◆ **PROVIDED MATERIAL**:

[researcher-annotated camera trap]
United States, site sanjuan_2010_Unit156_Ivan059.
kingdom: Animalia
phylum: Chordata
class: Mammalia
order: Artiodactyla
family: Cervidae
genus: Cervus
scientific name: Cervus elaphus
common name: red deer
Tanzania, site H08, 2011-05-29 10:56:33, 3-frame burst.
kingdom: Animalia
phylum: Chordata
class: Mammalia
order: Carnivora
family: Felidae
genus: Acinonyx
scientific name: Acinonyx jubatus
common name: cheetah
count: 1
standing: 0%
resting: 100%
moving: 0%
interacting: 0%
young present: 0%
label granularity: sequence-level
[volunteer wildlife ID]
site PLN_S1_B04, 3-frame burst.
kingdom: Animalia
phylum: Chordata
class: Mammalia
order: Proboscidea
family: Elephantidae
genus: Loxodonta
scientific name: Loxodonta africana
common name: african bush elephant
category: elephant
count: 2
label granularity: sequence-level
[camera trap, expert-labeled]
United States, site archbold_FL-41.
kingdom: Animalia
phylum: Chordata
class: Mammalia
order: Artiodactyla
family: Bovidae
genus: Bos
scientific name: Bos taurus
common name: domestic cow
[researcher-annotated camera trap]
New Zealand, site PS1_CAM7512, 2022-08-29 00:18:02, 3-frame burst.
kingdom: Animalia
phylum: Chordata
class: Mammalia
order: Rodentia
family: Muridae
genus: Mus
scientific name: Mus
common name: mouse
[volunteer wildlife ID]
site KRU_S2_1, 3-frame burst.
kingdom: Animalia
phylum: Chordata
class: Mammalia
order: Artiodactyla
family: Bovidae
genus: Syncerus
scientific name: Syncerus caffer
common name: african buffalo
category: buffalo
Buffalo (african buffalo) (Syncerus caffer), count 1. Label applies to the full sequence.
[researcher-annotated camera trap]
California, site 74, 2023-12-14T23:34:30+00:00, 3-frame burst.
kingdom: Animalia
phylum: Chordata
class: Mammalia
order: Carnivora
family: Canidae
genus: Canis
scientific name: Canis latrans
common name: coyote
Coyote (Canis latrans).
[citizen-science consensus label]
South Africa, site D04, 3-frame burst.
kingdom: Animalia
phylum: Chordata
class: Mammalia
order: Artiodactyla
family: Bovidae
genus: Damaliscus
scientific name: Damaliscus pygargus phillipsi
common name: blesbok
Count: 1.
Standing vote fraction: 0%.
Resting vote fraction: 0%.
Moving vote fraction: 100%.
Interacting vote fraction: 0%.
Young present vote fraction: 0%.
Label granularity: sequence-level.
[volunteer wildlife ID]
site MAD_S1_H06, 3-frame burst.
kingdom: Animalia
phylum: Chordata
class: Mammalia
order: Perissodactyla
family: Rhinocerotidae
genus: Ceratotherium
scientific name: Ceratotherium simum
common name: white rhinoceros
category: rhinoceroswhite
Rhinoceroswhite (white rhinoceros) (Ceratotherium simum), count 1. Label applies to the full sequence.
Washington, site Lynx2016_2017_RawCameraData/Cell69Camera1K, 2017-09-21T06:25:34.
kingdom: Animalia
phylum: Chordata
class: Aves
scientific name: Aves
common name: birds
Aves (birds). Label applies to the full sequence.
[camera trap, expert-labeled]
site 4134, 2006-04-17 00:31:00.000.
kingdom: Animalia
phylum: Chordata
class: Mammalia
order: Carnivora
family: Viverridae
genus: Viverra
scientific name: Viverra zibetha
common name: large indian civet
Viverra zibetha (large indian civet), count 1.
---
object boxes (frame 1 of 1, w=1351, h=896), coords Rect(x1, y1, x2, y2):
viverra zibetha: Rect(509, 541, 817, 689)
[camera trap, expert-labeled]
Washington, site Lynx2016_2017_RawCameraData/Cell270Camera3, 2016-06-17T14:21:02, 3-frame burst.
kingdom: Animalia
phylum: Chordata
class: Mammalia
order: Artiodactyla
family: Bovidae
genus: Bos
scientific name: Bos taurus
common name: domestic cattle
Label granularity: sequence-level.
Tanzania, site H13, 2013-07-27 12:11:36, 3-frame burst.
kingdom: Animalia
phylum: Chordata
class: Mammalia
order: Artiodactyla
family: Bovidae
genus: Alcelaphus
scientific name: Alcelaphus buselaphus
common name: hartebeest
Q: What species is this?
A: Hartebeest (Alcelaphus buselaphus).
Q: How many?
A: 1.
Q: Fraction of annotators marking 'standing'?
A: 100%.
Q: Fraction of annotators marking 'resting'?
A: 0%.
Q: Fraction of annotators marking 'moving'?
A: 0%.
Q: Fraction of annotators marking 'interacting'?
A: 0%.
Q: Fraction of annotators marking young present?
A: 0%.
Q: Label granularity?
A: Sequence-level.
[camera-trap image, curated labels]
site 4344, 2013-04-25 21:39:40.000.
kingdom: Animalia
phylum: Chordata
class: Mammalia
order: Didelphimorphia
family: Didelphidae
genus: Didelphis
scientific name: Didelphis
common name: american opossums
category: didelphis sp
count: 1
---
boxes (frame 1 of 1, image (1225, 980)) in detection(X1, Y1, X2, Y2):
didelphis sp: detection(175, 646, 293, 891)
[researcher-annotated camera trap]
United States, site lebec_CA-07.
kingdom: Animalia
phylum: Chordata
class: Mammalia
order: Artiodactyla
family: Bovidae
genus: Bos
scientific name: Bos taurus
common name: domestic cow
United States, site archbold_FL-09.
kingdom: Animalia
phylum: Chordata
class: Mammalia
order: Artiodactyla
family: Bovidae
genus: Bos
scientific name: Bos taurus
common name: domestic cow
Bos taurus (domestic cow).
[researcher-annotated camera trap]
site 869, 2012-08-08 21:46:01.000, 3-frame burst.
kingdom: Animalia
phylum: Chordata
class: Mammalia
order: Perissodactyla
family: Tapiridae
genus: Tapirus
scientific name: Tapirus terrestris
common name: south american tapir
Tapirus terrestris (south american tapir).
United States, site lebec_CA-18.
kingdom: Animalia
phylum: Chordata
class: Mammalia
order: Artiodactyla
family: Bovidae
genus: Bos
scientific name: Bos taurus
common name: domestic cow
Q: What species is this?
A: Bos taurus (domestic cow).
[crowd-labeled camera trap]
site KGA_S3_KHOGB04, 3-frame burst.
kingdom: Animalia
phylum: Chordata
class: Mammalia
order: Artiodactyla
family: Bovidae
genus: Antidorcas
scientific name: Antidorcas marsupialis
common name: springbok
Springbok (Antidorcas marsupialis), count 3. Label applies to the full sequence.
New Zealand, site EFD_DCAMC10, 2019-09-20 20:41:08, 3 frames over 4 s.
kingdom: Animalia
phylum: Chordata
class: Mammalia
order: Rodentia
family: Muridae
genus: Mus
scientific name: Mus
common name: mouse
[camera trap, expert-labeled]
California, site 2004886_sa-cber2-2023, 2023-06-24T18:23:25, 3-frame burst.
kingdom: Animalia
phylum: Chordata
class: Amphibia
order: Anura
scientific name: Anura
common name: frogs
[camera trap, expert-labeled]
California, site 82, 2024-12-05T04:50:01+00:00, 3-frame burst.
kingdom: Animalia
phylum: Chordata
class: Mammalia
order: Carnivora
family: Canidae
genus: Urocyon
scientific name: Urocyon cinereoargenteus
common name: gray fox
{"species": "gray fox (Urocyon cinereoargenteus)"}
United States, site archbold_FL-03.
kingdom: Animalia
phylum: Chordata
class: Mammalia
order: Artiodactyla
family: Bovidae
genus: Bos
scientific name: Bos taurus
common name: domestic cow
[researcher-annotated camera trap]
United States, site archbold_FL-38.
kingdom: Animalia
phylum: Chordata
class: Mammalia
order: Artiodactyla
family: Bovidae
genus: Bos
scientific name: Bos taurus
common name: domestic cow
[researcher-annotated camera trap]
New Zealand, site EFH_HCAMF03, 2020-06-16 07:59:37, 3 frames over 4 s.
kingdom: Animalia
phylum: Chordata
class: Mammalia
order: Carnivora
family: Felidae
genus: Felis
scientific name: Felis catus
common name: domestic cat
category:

◆ **TASK STATEMENT**:
Word for word, restate the entries from the first line to the line that has "Tanzania, site H08, 2011-05-29", both included, and nothing else.

◆ **ANSWER BOX**:
[researcher-annotated camera trap]
United States, site sanjuan_2010_Unit156_Ivan059.
kingdom: Animalia
phylum: Chordata
class: Mammalia
order: Artiodactyla
family: Cervidae
genus: Cervus
scientific name: Cervus elaphus
common name: red deer
Tanzania, site H08, 2011-05-29 10:56:33, 3-frame burst.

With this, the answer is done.